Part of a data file
━━━━━━━━━━━━━━━━━━━━

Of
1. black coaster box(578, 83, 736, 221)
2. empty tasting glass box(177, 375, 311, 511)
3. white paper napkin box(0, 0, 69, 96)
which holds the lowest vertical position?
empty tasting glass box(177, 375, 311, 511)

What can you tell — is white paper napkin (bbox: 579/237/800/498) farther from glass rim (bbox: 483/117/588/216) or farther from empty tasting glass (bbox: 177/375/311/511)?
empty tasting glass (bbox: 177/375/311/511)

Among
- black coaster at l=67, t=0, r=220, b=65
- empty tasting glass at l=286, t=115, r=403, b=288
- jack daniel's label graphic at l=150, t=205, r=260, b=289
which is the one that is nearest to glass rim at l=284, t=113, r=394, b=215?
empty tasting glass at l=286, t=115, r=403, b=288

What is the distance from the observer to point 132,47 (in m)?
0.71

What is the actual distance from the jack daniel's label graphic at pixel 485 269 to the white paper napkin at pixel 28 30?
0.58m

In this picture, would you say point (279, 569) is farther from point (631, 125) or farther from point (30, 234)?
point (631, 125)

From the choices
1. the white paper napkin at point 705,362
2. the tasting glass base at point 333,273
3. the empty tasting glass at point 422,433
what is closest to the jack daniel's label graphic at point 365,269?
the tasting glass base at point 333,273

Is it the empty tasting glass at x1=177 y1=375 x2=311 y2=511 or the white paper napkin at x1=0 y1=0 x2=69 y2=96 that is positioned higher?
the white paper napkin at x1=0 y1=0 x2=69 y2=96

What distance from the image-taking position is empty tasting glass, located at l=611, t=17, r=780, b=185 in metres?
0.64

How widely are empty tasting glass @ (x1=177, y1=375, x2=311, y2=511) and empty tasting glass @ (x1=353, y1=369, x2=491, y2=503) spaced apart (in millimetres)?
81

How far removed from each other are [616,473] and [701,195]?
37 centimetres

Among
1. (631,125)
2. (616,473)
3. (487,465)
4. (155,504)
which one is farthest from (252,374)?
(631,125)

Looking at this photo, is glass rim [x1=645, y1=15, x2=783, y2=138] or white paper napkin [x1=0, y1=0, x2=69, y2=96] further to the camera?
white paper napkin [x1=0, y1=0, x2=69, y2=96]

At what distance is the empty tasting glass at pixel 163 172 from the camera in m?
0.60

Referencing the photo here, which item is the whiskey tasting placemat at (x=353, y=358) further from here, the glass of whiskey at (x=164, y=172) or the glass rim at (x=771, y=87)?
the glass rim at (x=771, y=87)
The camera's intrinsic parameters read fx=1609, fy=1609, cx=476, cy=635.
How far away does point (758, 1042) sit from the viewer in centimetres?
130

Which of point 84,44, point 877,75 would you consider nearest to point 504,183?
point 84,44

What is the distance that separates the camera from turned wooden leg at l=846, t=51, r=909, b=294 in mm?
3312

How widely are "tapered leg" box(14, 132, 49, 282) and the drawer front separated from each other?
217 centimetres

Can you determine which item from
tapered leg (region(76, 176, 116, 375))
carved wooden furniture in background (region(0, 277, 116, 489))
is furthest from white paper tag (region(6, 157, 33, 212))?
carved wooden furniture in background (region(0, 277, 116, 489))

━━━━━━━━━━━━━━━━━━━━

=== Exercise requirements ===
Format the lines starting at the one containing "Can you determine which item from" and ending at the last line above as a Markdown table with the columns Row and Line, omitting any blank lines.

=== Solution for this task ===
| Row | Line |
|---|---|
| 1 | Can you determine which item from |
| 2 | tapered leg (region(76, 176, 116, 375)) |
| 3 | carved wooden furniture in background (region(0, 277, 116, 489)) |
| 4 | is furthest from white paper tag (region(6, 157, 33, 212))? |
| 5 | carved wooden furniture in background (region(0, 277, 116, 489)) |